Records
◇ ◇ ◇ ◇ ◇

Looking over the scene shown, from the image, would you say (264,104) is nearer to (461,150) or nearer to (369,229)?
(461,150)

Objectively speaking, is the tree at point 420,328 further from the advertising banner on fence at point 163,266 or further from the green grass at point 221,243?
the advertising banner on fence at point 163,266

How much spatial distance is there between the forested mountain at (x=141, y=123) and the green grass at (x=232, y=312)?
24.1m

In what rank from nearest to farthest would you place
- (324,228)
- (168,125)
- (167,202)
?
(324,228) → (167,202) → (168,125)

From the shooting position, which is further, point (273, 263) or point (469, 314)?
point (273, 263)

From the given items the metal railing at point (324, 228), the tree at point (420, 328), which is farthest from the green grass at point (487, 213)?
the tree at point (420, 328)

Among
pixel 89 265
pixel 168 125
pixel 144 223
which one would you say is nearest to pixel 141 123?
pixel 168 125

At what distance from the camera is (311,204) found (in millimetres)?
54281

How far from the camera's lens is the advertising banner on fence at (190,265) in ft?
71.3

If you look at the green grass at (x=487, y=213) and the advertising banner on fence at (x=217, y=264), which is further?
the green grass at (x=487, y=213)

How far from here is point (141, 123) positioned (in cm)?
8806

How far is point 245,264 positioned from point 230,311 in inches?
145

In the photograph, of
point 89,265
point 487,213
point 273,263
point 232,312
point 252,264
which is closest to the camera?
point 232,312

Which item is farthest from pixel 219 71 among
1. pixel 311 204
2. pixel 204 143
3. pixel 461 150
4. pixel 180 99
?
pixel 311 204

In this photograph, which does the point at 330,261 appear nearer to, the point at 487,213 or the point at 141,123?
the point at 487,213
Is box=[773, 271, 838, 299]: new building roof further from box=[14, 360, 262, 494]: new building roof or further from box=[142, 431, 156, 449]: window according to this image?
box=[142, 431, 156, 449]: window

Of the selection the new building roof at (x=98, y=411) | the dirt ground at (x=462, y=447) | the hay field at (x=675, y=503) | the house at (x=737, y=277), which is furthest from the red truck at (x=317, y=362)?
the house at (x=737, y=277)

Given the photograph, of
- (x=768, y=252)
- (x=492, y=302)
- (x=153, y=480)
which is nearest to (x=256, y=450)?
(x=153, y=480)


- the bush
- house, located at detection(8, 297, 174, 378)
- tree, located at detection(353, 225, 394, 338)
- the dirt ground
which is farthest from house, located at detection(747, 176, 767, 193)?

◇ ◇ ◇ ◇ ◇

Can you give every line above again, exactly as written?

### Reply to the task
Looking over the scene shown, from the image, would you say (264,104) is nearer to (461,150) or nearer to (369,229)?
(461,150)

Objectively speaking, is the tree at point 420,328 further from the advertising banner on fence at point 163,266 or further from the green grass at point 221,243?
the advertising banner on fence at point 163,266

How much spatial distance is there between the forested mountain at (x=141, y=123) and the green grass at (x=232, y=312)?
24.1m

In what rank from nearest to farthest would you place
- (324,228)
- (168,125)
- (167,202)
?
(324,228) → (167,202) → (168,125)

From the shooting position, which is further, point (273, 263) or point (469, 314)?
point (273, 263)

From the given items the metal railing at point (324, 228), the tree at point (420, 328), which is farthest from the green grass at point (487, 213)?
the tree at point (420, 328)

Among
pixel 89 265
pixel 168 125
pixel 144 223
which one would you say is nearest to pixel 141 123?
pixel 168 125

At what distance from the camera is (311,204) found (in millimetres)?
54281

How far from the camera's lens is the advertising banner on fence at (190,265) in ft?
71.3

If you look at the green grass at (x=487, y=213) and the advertising banner on fence at (x=217, y=264), which is further?
the green grass at (x=487, y=213)

How far from here is point (141, 123) positioned (in cm)?
8806

How far is point 245,264 positioned from point 230,311 in inches?
145

In the photograph, of
point 89,265
point 487,213
point 273,263
point 232,312
point 252,264
which is closest to the camera?
point 232,312

Which item is farthest from pixel 219 71 among
1. pixel 311 204
2. pixel 204 143
3. pixel 461 150
4. pixel 180 99
?
pixel 311 204

In this photograph, which does the point at 330,261 appear nearer to, the point at 487,213 or the point at 141,123?
the point at 487,213
Is box=[773, 271, 838, 299]: new building roof further from box=[14, 360, 262, 494]: new building roof or further from box=[142, 431, 156, 449]: window according to this image?
box=[142, 431, 156, 449]: window

Of the selection the new building roof at (x=98, y=411) | the dirt ground at (x=462, y=447) | the hay field at (x=675, y=503) | the house at (x=737, y=277), which is furthest from the red truck at (x=317, y=362)?
the house at (x=737, y=277)

Given the photograph, of
- (x=768, y=252)
- (x=492, y=302)
- (x=153, y=480)
which is nearest to (x=256, y=450)?
(x=153, y=480)


- the bush
- house, located at detection(8, 297, 174, 378)
- tree, located at detection(353, 225, 394, 338)
- the dirt ground
which is farthest from house, located at detection(747, 176, 767, 193)?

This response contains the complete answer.